Además de las exigencias del Estado social, también juegan a favor del fortalecimiento de los poderes centrales el crecimiento de un sentimiento nacional, que gana terreno a la reivindicación de la diversidad, como sucede en Estados Unidos de América y en Alemania. En cambio, este último no se da en Estado como España, que experimentan en su seno fuertes nacionalismos de signo inverso, reivindicativos de los hechos diferenciales de las respectivas Comunidades Autónomas.

Por otra parte, la integración de Estados federales y regionales en una organización supranacional comporta uniformidad entre los diversos Estados integrados y en el seno de cada uno de ellos. El ejemplo nítido es el de la Unión Europea, cuyo ordenamiento jurídico es aplicable en cada Estado integrado en ella.

La interdependencia económica, militar y tecnológica del mundo actual ha motivado un crecimiento del peso específico del poder central y un consiguiente debilitamiento de las regiones y entes federados.

### Tarea propuesta
Copia otra vez el trozo del texto sobre los Estados federales que empieza en "La interdependencia económica, militar" y termina en "y entes federados.", pero cambia "poder central" por "gobierno central". El material que viene a continuación no tiene nada que ver con esto.

### Material
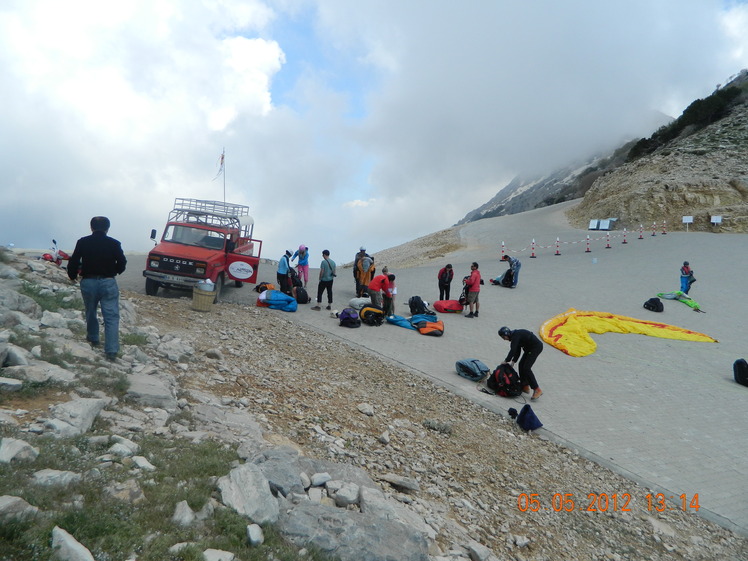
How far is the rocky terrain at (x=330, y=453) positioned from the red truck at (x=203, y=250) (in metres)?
3.71

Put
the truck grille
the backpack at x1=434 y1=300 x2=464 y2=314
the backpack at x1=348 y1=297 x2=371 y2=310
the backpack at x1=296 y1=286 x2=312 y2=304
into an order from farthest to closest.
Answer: the backpack at x1=434 y1=300 x2=464 y2=314, the backpack at x1=296 y1=286 x2=312 y2=304, the backpack at x1=348 y1=297 x2=371 y2=310, the truck grille

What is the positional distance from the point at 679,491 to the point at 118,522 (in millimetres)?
6621

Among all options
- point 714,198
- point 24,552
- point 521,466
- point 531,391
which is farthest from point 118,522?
point 714,198

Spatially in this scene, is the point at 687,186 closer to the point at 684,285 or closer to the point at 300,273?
the point at 684,285

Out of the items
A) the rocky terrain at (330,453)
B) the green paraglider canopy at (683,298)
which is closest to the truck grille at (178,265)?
the rocky terrain at (330,453)

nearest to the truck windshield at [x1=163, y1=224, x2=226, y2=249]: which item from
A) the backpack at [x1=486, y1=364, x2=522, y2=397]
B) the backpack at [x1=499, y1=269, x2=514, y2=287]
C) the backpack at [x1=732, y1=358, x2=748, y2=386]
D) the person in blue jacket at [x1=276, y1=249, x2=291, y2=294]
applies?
the person in blue jacket at [x1=276, y1=249, x2=291, y2=294]

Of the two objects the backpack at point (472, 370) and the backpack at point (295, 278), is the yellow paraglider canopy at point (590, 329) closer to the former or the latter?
the backpack at point (472, 370)

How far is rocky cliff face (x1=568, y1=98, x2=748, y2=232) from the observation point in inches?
1278

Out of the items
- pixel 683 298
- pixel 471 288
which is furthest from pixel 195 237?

### Solución
La interdependencia económica, militar y tecnológica del mundo actual ha motivado un crecimiento del peso específico del gobierno central y un consiguiente debilitamiento de las regiones y entes federados.